Толстяк Фриз на самом деле не толстый. Может, он когда и был толстым, но только в первые несколько минут своей жизни, сразу же после рождения. Сейчас же он жирный. Он походит на короткий лоснящийся бочонок. Это единственный знакомый мне жирный черный человек, у которого рост и толщина практически совпадают друг с другом. Он сидит за массивным, но изрядно потрепанным столом красного дерева, а его жиры тучно сгрудились на сиденье такого же потертого кресла, обитого красным вельветом. Кажется, еще несколько секунд, и кресло разлетится на части.
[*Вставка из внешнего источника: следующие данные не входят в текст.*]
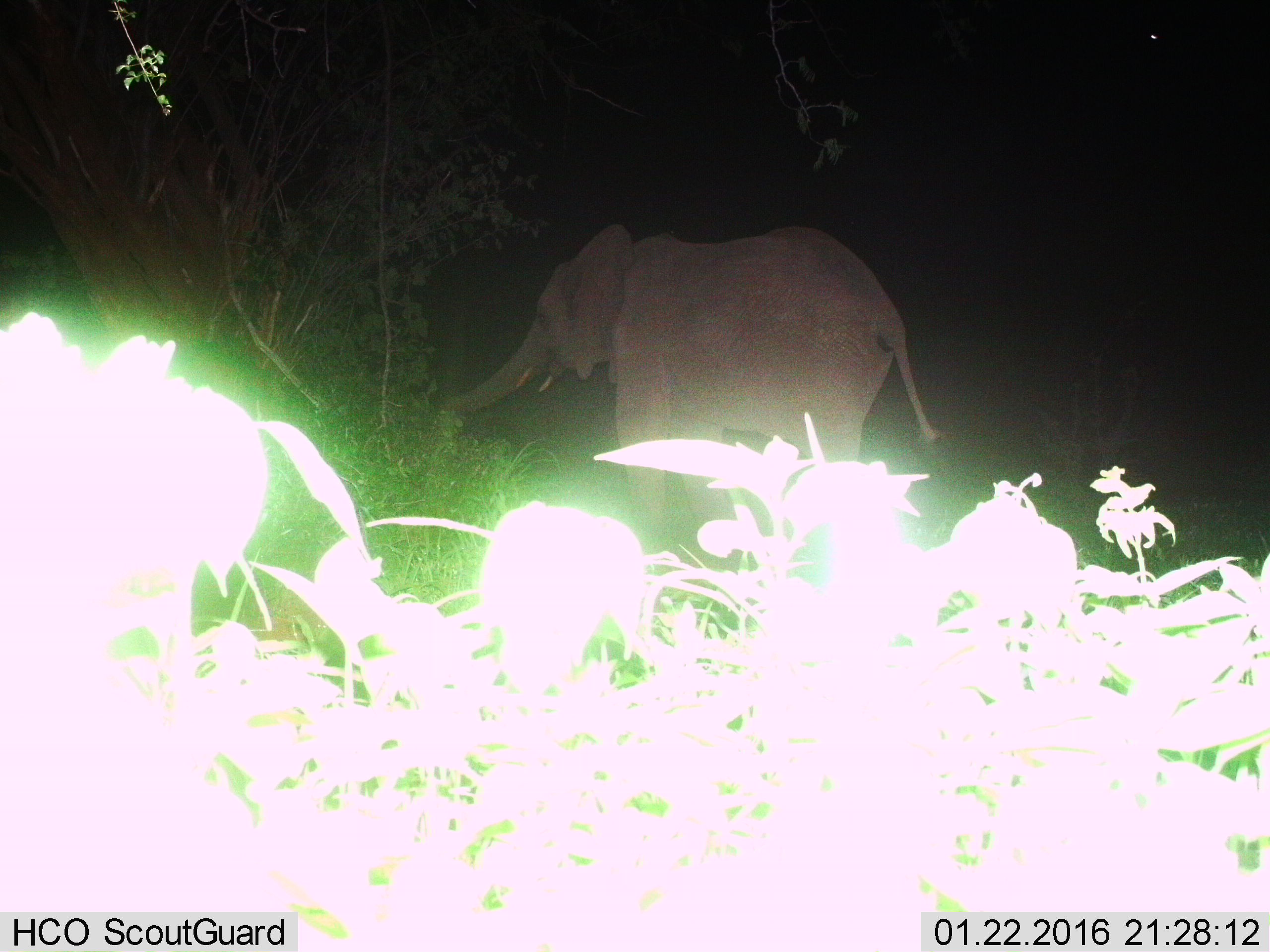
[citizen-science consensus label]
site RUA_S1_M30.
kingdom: Animalia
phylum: Chordata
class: Mammalia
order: Proboscidea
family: Elephantidae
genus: Loxodonta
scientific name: Loxodonta africana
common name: african bush elephant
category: elephant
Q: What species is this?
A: Elephant (african bush elephant) (Loxodonta africana).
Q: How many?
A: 1.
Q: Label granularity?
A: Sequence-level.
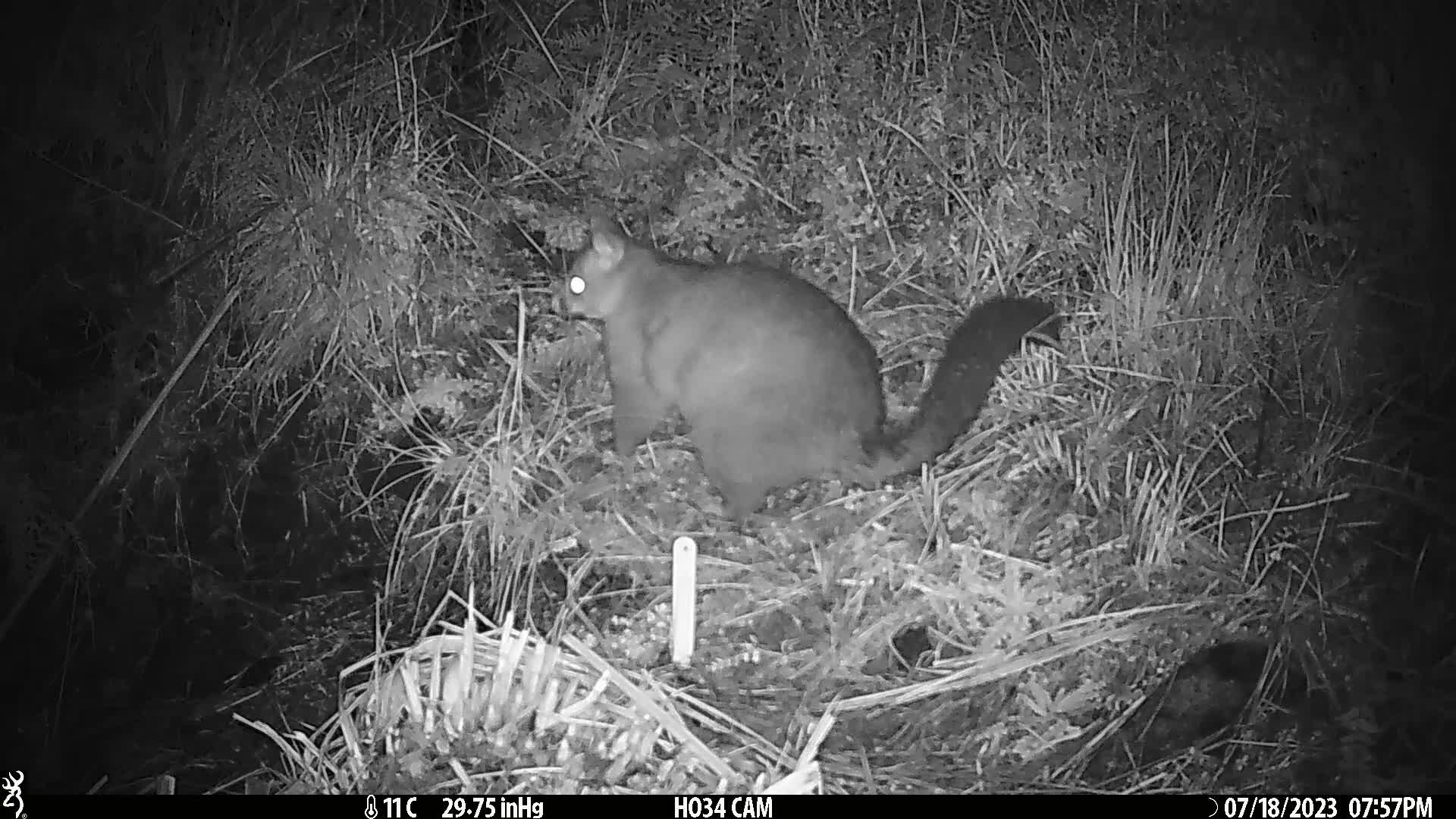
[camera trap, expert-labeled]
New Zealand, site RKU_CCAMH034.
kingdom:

Я указываю ему на парня, сидящего на подлокотнике его кресла.
— Может, ему пора прогуляться?
Толстяк улыбается.
— Какие проблемы, Джо! Прогулки — одно из самых любимых дел Далласа. Это у него очень хорошо получается. Не так ли, Даллас?
Парень пожимает плечами и сверлит меня своими холодными глазами.
— Покажи ему, Даллас. Покажи этому уважаемому человеку, как ты умеешь гулять.
Даллас вздыхает, спрыгивает с подлокотника и плавно проходит мимо меня к дверям. Этот накачанный и натренированный парень своей экипировкой и простотой меня не обманет. Не просто так Толстяк держит его у себя в офисе — не сдвигать же ему стол с жирных колен Фриза всякий раз, как тот решит встать. Нет, причина здесь в другом. Парень на самом деле опасен. Я пристально оглядываю его, пока он проходит мимо. Толстяк на него просто любуется.
— Хорош, да?
— Странная у тебя к ним любовь.
— Видишь ли, Джо. Я люблю всех их, но по-разному. А от особенно привлекательных я и вовсе без ума. Они — мое слабое место.
Он указывает мне на стул, покрытый лопнувшей красной кожей.